The most important role of a leader is developing new leaders, not just more followers. Leaders are almost always busy (perhaps too busy) doing a multiplicity of things. However in the midst of all their leadership activities, if they are not intentionally pouring into the next generation of leaders they are neglecting the most important responsibility of all. Eric Geiger shares how Moses did this.

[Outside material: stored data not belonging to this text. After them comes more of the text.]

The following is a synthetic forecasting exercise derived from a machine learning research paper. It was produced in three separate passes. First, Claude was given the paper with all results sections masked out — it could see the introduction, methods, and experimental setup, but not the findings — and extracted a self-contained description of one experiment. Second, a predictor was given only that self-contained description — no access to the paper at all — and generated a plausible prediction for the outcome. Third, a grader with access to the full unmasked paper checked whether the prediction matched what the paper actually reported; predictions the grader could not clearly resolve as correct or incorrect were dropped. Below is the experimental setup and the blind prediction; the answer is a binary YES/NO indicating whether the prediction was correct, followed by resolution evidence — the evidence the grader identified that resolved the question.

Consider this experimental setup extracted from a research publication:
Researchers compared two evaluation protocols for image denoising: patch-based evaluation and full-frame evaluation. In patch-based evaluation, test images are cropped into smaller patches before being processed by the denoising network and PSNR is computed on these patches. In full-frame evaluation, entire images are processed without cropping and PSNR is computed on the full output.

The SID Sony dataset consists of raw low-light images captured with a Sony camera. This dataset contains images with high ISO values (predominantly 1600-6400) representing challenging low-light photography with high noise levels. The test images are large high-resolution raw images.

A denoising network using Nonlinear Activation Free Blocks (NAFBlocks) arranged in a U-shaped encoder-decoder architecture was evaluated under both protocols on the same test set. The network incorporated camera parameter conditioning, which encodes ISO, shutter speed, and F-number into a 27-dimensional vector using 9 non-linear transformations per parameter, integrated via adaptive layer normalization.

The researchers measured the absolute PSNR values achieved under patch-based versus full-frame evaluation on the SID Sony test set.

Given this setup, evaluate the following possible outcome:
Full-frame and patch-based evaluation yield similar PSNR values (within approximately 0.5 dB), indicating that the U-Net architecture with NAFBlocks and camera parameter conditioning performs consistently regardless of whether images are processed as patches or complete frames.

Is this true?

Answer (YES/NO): NO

Originally published by Eric Geiger
Leadership is always a temporary assignment—always. It is a temporary assignment because leaders do not ultimately own the teams, ministries, or organizations that they lead. They simply steward what the Lord has entrusted to their care for a season. Wise leaders embrace the temporal reality of leading, and they prepare the ministry for the future. Because the assignment is fleeting, developing others for leadership is an essential responsibility of a leader.
Moses understood the temporary nature of leadership and the necessity of succession. He personally selected and invested in leaders. He modeled leadership by replicating leaders.
This pattern of divesting and replicating leadership began not long after the exodus from Egypt. Moses led a group of millions literally by himself. At one point in his ministry, Jethro, Moses’ father-in-law, arrived for a visit and asked, “What is this you are doing for the people? Why do you alone sit as judge, while all these people stand around you from morning till evening?” (Ex.18:14). Moses tried to explain his role as arbiter of millions, but his answers fell short. Jethro, always quick to correct, said, “What you are doing is not good. You and these people who come to you will only wear yourselves out. The work is too heavy for you; you cannot handle it alone” (Ex.18:17-18).
Jethro encouraged Moses to select honorable, wise, and godly men who could be taught basic interpretation of God’s laws and instruction. It was a defined leadership system designed not only to alleviate stress immediately from Moses but also to sustain the young nation for the long haul. Ultimately Moses listened to Jethro, leaders emerged, his stress lessened, and his father-in-law went home.
This pattern of multiplication in Moses’ life and leadership reached its pinnacle with his selection of Joshua as his successor
Joshua is first mentioned in the Scripture when Moses chose him to lead the Israelite army in battle against the Amalekites (Ex. 17:8-16). From that moment forward, we observe Moses intentionally developing Joshua.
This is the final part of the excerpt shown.